Texte à lire:
···

Pour ce qui est de l’entretien intime avec lui, Dieu dit :
« Ô vous qui avez cru ! Quand vous vous confiez au Messager donnez avant de le faire quelqu’aumône. Cela est meilleur pour vous et plus pur. ..» [5]

Et pour ce qui est des convenances et de la vénération à son égard :
« Ô vous qui avez cru ! N’élevez pas la voix au dessus de celle du Prophète et ne lui parlez pas sur le ton familier que vous employez entre vous – même de peur de voir vos oeuvres annihilées sans que vous vous en rendiez compte…. » [6]

Ce type de comportement et de dialogue est réciproque. Le Coran ordonne au Messager d’observer la douceur et la miséricorde envers ses sujets :
« C’est par un effet de la grâce de Dieu que tu montras doux à leur égard. Si tu étais un rustre au cœur dur, ils seraient dispersés loin de toi. Pardonne-leur donc, prie pour leur absolution et consulte les dans toute décision. » [7]

Par ailleurs, l’un des noms du Prophète est le miséricordieux :
« Il (le prophète) lui coûte de vous voire peiner. Il veille jalousement à votre sauvegarde et est plein de compassion et de miséricorde pour les Croyants »[8]

Notons au passage que Dieu dans ces versets emploie Lui-même des expressions douces et respectueuses à l’égard de la station du Prophète :
« C’est par un effet de la grâce….si tu étais un rustre.. », donc Dieu donne l’exemple par Lui même.

···

Données recueillies:
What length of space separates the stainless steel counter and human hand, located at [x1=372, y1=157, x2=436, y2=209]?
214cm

···

Consigne:
Prolongez le texte sur les égards réciproques entre le Prophète et les croyants en reprenant juste après sa dernière phrase.

Réponse:
Puis, Dieu montre la raison de l’ordre avant de donner l’ordre « ils seraient dispersés.. », et l’ordre sert justement à rendre la communication entre le prophète et ses compagnons plus parfaite…


Un dialogue original : celui du cœur


Deux exemples, tirés de la biographie d’Omar Ibn Al Khattâb montrent que l’homme s’il atteint un degré de pureté élevé, peut communiquer avec les choses et qu’il peut communiquer grâce à son cœur.

Omar était selon les dires du Prophète (psl) « parmi les gens à qui Dieu parle (inspire) ( Muhaddathîn ) »[9]. Sa communication était basée sur la certitude en Dieu et son Prophète (psl). Les deux exemples suivants illustrent bien les modalités de cette communication qui semble assez singulière mais qui, en Islam, reflète bien le degré de communication que peut atteindre le croyant grâce à sa foi et sa certitude.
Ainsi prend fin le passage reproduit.